The Manitoba government and the Assembly of Manitoba Chiefs (AMC) are discussing transferring 23 airports and five marine operations from the province to First Nations ownership and operation.
The AMC and the province announced Feb. 20 that they have signed a memorandum of understanding to formalize these discussions.
The talks were spawned by the 2019 sale of Grace Lake Airport near The Pas to Missinippi Airways, after which the province expanded discussions about transferring the Northern Airports and Marine Operations (NAMO) to First Nations jurisdiction.
“The Manitoba government continues to support the creation of First Nations-led partnerships and ventures and this is the first formal step in developing a viable ownership model and sustainable business plan for a First Nations-led northern airports authority,” said Manitoba Premier Brian Pallister in a news release. “Such an agreement would give First Nations independence in controlling the transportation infrastructure they depend on daily and benefit northern economies.
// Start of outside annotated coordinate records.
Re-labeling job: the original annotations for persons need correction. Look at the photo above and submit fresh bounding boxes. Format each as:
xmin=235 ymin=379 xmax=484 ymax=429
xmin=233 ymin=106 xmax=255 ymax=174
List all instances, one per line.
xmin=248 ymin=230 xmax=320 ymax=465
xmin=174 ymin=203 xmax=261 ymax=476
This is a critical step toward furthering true reconciliation in Manitoba.”
The NAMO network stretches from Selkirk at the southern end of Lake Winnipeg to Sayisi Dene First Nation at Tadoule Lake in the north and from Barren Lands First Nation at Brochet in the west to Shamattawa in the east. In addition to those communities, there are airports in Cross Lake, Easterville, Gods Lake Narrows, Gods River, Ilford, Island Lake, Lac Brochet, Norway House, Oxford House, Pikwitonei, Pukatawagan, Red Sucker Lake, St. Theresa Point, South Indian Lake, York Landing and four others. Ferry operation include the South Indian Lake Ferry, the Split Lake/York Landing ferry and the Norway House/Sea Falls ferry.
“The AMC leadership has been resolute for many years on the need for improved transport infrastructure, including air services, for our First Nations across our traditional territories,” said AMC Grand Chief Arlen Dumas. “Discussions with government officials and representatives from the private sector on the creation of a Manitoba First Nations Airport Authority represent a critical first step towards First Nations control of air transport and marine infrastructure. On behalf of the AMC, I commend the premier and province of Manitoba for their efforts at strengthening our relationship through economic reconciliation.”
Pallister is committed to maintaining these services at current or improved levels and ensuring uninterrupted, reliable and cost-effective services for all those who rely on them, the press release says.
“The Barren Lands First Nation welcomes this important announcement as a sign of good faith by the province of Manitoba,” said Barren Lands First Nation Chief John Clarke. “I applaud my colleagues within the AMC leadership for their vision and determination for First Nations-led transport independence, and recognize the political will of the government of Manitoba for joining us at the discussion table for joint planning on the way forward for Manitoba First Nations air transport infrastructure.”
The two sides hope to reach an agreement and begin the transition of assets by this summer.